◆ **FRAGMENTO PARA LEER**
^^^^^^^^^^^^^^^^
Fernando García de Cortázar-El Mundo
Pocos han luchado con tanta pasión intelectual, y con tanto éxito de ventas, contra las leyendas que distorsionan la historia de España como Fernando García de Cortázar (Bilbao, 1942). Historiador vitalista, sacerdote jesuita, letraherido y dueño de un saludable espíritu crítico. Participó en la resistencia civil al nacionalismo en Cataluña y País Vasco cuando era una causa perdida.
Pregunta.– El socialista francés Manuel Valls insiste en que deberíamos respondernos qué significa ser español. ¿Usted tiene una respuesta?
^^^^^^^^^^^^^^^^
◆ **INFORMACIÓN PROPORCIONADA**
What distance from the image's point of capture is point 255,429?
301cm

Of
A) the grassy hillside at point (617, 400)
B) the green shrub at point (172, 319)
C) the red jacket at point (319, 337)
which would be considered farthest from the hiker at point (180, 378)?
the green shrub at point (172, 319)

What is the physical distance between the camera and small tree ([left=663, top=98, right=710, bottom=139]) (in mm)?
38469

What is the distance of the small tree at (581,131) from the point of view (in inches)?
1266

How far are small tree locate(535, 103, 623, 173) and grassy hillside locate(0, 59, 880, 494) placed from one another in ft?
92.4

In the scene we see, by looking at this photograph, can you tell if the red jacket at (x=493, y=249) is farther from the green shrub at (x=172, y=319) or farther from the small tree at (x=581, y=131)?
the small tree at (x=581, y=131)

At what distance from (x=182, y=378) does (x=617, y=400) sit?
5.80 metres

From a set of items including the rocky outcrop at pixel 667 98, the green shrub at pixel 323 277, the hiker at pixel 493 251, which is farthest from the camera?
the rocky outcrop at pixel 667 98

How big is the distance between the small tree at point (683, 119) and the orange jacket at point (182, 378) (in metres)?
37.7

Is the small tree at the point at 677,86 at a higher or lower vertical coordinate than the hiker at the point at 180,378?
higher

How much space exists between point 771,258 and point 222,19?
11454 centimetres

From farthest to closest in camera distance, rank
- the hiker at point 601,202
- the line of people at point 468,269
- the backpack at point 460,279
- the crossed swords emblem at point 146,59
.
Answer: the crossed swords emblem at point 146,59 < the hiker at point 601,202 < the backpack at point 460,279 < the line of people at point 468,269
^^^^^^^^^^^^^^^^
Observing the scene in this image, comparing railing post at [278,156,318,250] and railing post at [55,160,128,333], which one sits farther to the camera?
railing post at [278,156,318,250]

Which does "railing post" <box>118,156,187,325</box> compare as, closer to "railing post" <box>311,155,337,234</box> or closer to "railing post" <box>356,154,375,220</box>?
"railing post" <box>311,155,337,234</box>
^^^^^^^^^^^^^^^^
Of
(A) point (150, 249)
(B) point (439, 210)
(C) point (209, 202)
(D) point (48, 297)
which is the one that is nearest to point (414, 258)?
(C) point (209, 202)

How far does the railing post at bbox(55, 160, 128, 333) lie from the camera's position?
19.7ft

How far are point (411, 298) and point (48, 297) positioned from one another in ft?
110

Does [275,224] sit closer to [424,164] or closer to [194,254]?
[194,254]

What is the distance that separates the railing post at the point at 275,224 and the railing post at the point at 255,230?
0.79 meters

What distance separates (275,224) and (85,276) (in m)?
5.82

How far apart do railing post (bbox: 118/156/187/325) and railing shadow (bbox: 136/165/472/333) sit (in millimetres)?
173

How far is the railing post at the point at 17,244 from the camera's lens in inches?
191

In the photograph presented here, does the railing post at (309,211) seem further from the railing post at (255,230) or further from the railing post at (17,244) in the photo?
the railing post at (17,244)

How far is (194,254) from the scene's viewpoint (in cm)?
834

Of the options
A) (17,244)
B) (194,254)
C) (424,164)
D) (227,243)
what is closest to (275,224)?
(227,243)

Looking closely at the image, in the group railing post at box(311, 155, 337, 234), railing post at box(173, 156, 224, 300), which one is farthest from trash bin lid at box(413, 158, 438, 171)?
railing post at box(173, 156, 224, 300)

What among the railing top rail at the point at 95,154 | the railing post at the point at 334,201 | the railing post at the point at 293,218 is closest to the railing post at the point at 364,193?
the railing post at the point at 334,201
^^^^^^^^^^^^^^^^
Contesta brevemente, según el fragmento sobre Fernando García de Cortázar:
1. ¿En qué ciudad y en qué año nació?
2. ¿En qué dos regiones participó en la resistencia civil al nacionalismo?
3. ¿Qué pregunta insiste Manuel Valls en que deberíamos respondernos?

◆ **RESULTADO CORRECTO**
1. En Bilbao, en 1942.
2. En Cataluña y el País Vasco.
3. Qué significa ser español.